The proposal, called RhodeWorks, is a $1.1-billion bridge construction and publicly financed jobs plan that relies on new highway tolls for big commercial trucks, the Providence Journal reported earlier this week. According to the Journal, the goal of the plan is to generate a 30% increase in funds for more than 150 bridges that have been deemed structurally deficient.
“At the heart of the 10-year financing plan is a $700-million state revenue bond that the Raimondo administration proposes to repay with the proceeds from a new, and as yet undefined, ‘user fee on commercial trucks,’” the Journal wrote.
The tolls, officials told The Day, would apply to large trucks, the smallest having three axles.
According to The Day, Raimondo said: “The fact of the matter is, those are the trucks that cause 90-plus percent of the damage to our highways and bridges. They also benefit the most from well-maintained bridges and roads.”
This afternoon, ATA expressed its dismay with the governor’s proposal.

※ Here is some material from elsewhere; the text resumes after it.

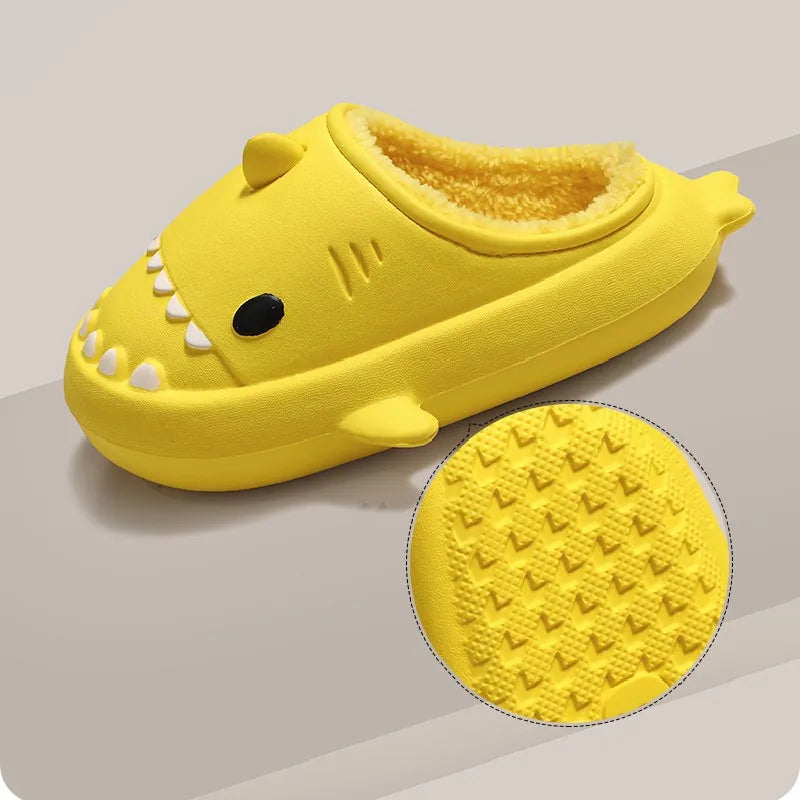 Couples Home Slippers Winter Warm Parent Kids Cute Cartoon Shark Slipper Women Men Indoor Waterproof Soft Thick Sole Fur Slides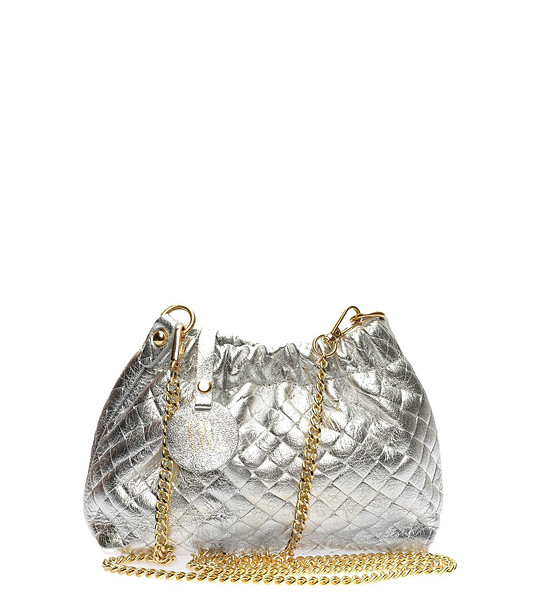 Сребриста кожена чанта през рамо снимка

“ATA is very disappointed with Governor Raimondo’s proposal to address Rhode Island’s infrastructure investment deficit solely on the back of the trucking industry,” president and CEO Bill Graves said. “Trucking did not create the state’s current infrastructure crisis – that was the result of years of mismanagement and massive diversion of fuel tax and other highway user fee revenue to fund general government expenses – and it is completely unfair that the industry be targeted to fix it.”
ATA said it has long opposed tolling of existing interstates as inefficient and unsafe as it is well-known to lead to trucks diverting off larger interstates onto smaller, more congested local highways.
“As a former governor, I understand the importance of not only properly funding infrastructure, but maintaining the state’s fiscal house,” Graves said. “However, this plan to toll only trucks is quite literally highway robbery – stealing from our industry to paper over Rhode Island’s budget issues.
“If Rhode Island’s leaders are serious about fixing their infrastructure funding woes, they should first and foremost, stop diverting much of their highway-related revenues to non-transportation projects,” he said. “Like nearly half the states have done previously, the state should enact a law that protects highway related revenues from being used for non-highway or transportation projects. Then they will have an accurate sense of what, if any, funding shortfall really exists before embarking on some enormously expensive, inefficient, easy to evade and discriminatory form of tax scheme.”